Bij de immature reu is de prostaat een klein orgaan, dat pas vanaf de puberteit, onder invloed van de
testiculaire androgenen, groei gaat vertonen (Smith, 2008). Testosteron (T) wordt in de prostaatcel via
het enzym, 5α-reductase, omgezet tot 5α-dihydrotestosteron (DHT) dat vervolgens, door binding aan
de androgeenreceptoren (AR), leidt tot expressie van bepaalde groeifactoren in de kern van de cel en
zo tot toename van de grootte en het aantal prostaatcellen (Renggli et al., 2010; Wilson, 2011). Bij de
mens en de hond blijft de activiteit van dit enzym na geslachtsrijpheid hoog wat kan leiden tot het
spontaan ontstaan van goedaardige prostaathyperplasie (Wilson, 2011).

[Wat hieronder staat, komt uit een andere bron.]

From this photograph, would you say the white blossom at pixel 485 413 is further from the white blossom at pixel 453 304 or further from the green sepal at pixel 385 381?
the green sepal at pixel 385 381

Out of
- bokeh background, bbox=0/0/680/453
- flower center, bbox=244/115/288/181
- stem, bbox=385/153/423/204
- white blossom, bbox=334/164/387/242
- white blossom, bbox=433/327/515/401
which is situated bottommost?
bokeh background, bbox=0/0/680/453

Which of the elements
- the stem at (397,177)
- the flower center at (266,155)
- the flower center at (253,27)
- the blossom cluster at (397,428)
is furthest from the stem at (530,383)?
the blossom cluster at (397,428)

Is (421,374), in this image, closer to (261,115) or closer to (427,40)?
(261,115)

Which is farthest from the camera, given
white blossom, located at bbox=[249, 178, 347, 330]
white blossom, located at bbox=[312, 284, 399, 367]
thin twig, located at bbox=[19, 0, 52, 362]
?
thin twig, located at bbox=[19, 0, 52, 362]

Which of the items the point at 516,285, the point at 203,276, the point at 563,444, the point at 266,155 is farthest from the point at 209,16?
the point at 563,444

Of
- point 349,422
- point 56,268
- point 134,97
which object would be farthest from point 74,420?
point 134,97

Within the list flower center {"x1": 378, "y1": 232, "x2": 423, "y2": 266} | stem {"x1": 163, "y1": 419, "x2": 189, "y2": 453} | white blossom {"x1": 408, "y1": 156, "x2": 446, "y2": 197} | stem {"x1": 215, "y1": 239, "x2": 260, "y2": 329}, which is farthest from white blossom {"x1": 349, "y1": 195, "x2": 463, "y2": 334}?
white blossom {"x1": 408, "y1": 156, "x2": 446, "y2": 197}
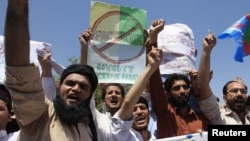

Benigne of goedaardige prostaathyperplasie is een niet-neoplastische vergroting van de prostaat en
wordt zeer frequent aangetroffen bij de oudere, intacte reu (Renggli et al., 2010). Tot enkele jaren
geleden bestond de behandeling uit het onderdrukken van de testiculaire functie door middel van
chirurgische of chemische castratie met zo prostaatregressie tot gevolg. Dit had echter ook infertiliteit
van de reu tot gevolg wat een uiterst ongewenst effect is bij dekreuen. In 2007 bracht Virbac het
product Ypozane® op de markt met als actief bestanddeel osateronacetaat (OA). Deze stof kent een
prostaatspecifieke werking (Renggli et al., 2010), waardoor reductie van het prostaatvolume bekomen
wordt, zonder echter een negatieve invloed op de fertiliteit uit te oefenen (Tsutsui et al., 2001; Blasiak
et al., 2010) wat dit product zeer geschikt maakt voor gebruik bij dekreuen (Blasiak et al., 2010).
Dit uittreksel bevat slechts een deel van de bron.